# [Document segment]

- Opening Delimiter -

On a Scale of 1 to 10

Written by: Mia
June 9, 2022

On a Scale of 1 to 10

I wish that when doctors ask you to, “ Rate your pain from 1 to 10” the numbers go beyond ten because every time they asked me what my pain felt like it felt more like a 20. My name is Mia Thinnes and when I was six years old I was diagnosed with a brain tumor.

It started when I was five years old, I had unexplainable migraines every day. My parents and I went to pediatricians, chiropractors, you name it, but no one had a solution. Then, mercifully, came the suggestion of an MRI scan. The first of many MRIs revealed a golf ball-sized tumor sitting at the base of my skull, mere inches away from my brain stem. My treatment consisted of 6 weeks of chemo and radiation in Rochester, Minnesota at the Mayo Clinic and 55 weeks of chemo in my home town Bismarck, ND. I had a port surgery when we arrived.

I missed the entire first half of first grade, and I would soon learn that nothing would be the same between me, my old friends, and my two sisters. I wasn’t faster than the other students anymore, not like I had been. Most days I went to school for half of the regular time. I didn’t go outside for recess, I wore a mask to school every day, and I was constantly prompted by the same student why I wore a hat all day.

I made it through elementary school with fewer friends than when I had started, but a better understanding of who the people supporting me were. I loved learning about new subjects and stories of adventure and mystery intrigued me. I had my port removed and until April of 2013, when my vision started to go blurry, life was all that I could make it. 

My mom took me to the eye doctor after I could no longer see the church song lyrics projected on the screen a few yards away from me. The doctor pronounced the word cataracts like “ Cats-are-act’s.” and I soon found myself in a hospital room again. I think that the worst part about the recovery was the tape we used to secure the eyepatch around my eye. Since the age of nine, I’ve been wearing glasses.

- Closing Delimiter -

# [Work order]
Set down, word for word, the passage of the account of a childhood brain tumor that begins with the words containing "Written by: Mia" and ends with "when we arrived.".

# [Data extract]
- Opening Delimiter -

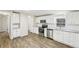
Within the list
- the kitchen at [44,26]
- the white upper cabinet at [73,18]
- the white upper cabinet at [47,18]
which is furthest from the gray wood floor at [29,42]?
the white upper cabinet at [73,18]

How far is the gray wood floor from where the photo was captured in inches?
85.1

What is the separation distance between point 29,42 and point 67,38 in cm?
79

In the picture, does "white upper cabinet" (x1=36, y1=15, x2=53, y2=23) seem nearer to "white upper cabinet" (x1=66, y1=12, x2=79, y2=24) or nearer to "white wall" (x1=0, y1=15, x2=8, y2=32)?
"white upper cabinet" (x1=66, y1=12, x2=79, y2=24)

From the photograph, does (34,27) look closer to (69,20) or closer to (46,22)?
(46,22)

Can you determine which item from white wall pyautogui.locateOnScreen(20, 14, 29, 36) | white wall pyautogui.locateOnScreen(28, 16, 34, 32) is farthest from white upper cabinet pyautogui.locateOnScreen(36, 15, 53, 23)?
white wall pyautogui.locateOnScreen(20, 14, 29, 36)

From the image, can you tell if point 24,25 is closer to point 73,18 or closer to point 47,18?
point 47,18

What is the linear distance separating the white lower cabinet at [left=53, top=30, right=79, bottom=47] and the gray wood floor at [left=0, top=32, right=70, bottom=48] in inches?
3.6

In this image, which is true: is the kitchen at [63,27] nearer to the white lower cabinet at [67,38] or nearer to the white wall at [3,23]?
the white lower cabinet at [67,38]

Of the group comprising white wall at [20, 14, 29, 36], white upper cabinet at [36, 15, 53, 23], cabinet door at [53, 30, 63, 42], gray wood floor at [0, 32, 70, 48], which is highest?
white upper cabinet at [36, 15, 53, 23]

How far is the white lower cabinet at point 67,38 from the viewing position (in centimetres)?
212

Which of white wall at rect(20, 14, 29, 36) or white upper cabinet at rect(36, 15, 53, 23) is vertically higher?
white upper cabinet at rect(36, 15, 53, 23)

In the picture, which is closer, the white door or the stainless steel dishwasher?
the white door
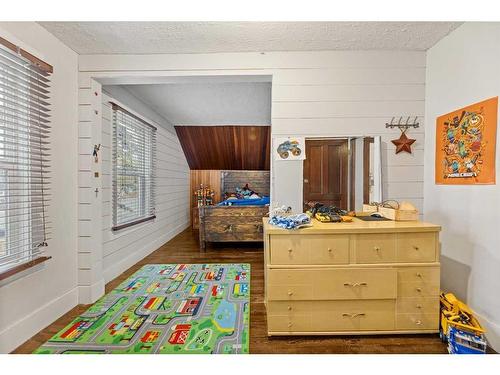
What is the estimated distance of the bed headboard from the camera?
214 inches

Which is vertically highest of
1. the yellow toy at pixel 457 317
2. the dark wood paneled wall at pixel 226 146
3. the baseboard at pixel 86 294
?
the dark wood paneled wall at pixel 226 146

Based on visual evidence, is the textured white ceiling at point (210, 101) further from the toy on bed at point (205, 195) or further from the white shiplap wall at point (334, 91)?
the toy on bed at point (205, 195)

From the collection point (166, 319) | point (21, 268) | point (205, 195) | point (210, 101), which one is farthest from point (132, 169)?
point (205, 195)

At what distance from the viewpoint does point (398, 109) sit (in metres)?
2.06

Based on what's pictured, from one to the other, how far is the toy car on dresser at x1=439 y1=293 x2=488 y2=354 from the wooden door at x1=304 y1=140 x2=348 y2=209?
0.99 metres

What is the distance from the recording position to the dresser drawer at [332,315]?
5.17 feet

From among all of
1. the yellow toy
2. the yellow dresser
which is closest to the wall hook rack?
the yellow dresser

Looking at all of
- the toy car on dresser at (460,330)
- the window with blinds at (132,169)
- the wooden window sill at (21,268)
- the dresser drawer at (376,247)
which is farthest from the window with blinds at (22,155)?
the toy car on dresser at (460,330)

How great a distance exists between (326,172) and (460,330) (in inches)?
53.6

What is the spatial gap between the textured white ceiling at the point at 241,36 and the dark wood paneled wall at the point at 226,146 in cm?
260

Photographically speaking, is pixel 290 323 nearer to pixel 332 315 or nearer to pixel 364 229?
pixel 332 315

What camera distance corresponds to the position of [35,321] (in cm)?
167

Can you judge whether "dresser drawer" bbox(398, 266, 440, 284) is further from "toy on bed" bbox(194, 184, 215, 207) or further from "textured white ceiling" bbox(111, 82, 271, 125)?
"toy on bed" bbox(194, 184, 215, 207)
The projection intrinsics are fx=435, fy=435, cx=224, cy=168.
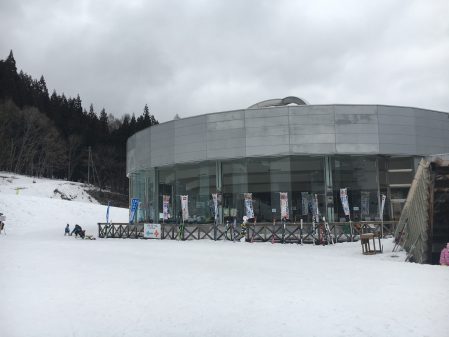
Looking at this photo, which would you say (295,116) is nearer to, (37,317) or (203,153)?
(203,153)

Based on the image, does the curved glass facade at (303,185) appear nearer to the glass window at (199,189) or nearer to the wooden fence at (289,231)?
the glass window at (199,189)

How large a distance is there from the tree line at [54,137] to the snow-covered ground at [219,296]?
7185 centimetres

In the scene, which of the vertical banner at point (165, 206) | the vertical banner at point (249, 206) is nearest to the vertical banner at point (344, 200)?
the vertical banner at point (249, 206)

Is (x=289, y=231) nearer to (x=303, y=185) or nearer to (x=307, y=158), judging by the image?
(x=303, y=185)

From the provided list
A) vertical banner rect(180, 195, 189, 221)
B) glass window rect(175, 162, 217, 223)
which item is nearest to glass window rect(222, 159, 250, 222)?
glass window rect(175, 162, 217, 223)

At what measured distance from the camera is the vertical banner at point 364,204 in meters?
32.0

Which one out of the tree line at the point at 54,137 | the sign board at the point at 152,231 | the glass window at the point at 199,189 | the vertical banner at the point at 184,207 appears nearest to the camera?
the sign board at the point at 152,231

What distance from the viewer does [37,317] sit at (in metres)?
10.4

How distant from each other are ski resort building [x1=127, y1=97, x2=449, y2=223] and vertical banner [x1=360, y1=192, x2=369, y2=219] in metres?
0.07

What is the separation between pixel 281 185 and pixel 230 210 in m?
4.33

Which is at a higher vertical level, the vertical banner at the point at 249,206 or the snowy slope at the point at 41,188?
the snowy slope at the point at 41,188

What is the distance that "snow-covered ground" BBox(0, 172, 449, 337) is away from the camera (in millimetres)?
9602

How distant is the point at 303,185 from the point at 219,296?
21.1m

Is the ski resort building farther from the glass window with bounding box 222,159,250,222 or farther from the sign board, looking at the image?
the sign board
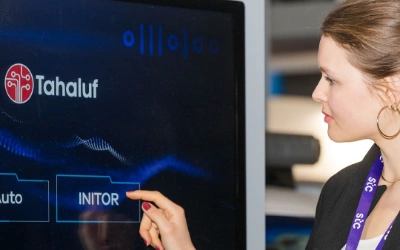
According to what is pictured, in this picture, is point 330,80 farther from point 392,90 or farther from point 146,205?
point 146,205

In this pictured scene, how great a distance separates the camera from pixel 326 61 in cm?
190

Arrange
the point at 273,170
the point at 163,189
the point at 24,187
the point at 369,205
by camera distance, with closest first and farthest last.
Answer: the point at 24,187 < the point at 163,189 < the point at 369,205 < the point at 273,170

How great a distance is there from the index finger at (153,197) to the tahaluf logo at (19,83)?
29cm

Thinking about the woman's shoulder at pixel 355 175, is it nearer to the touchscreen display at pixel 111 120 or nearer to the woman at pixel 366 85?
the woman at pixel 366 85

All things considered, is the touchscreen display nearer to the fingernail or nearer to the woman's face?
the fingernail

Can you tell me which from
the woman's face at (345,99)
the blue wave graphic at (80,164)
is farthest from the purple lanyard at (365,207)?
the blue wave graphic at (80,164)

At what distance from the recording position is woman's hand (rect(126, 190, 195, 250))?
177cm

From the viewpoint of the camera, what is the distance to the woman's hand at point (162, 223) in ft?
5.79

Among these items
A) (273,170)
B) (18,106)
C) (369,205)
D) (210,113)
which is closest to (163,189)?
(210,113)

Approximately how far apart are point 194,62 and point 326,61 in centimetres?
29

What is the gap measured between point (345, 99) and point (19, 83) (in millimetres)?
693

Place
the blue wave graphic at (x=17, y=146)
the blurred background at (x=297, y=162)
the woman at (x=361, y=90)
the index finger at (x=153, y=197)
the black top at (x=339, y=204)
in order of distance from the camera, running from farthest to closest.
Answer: the blurred background at (x=297, y=162) < the black top at (x=339, y=204) < the woman at (x=361, y=90) < the index finger at (x=153, y=197) < the blue wave graphic at (x=17, y=146)

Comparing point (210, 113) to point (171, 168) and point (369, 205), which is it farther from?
point (369, 205)

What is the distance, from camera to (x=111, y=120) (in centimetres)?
175
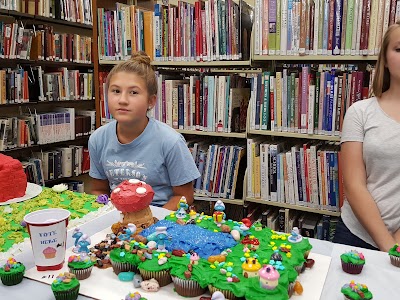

- Closing Delimiter -

# [Answer section]
Written by: Mia
June 9, 2022

On a Scale of 1 to 10

I wish that when doctors ask you to, “ Rate your pain from 1 to 10” the numbers go beyond ten because every time they asked me what my pain felt like it felt more like a 20. My name is Mia Thinnes and when I was six years old I was diagnosed with a brain tumor.

It started when I was five years old, I had unexplainable migraines every day. My parents and I went to pediatricians, chiropractors, you name it, but no one had a solution. Then, mercifully, came the suggestion of an MRI scan. The first of many MRIs revealed a golf ball-sized tumor sitting at the base of my skull, mere inches away from my brain stem. My treatment consisted of 6 weeks of chemo and radiation in Rochester, Minnesota at the Mayo Clinic and 55 weeks of chemo in my home town Bismarck, ND. I had a port surgery when we arrived.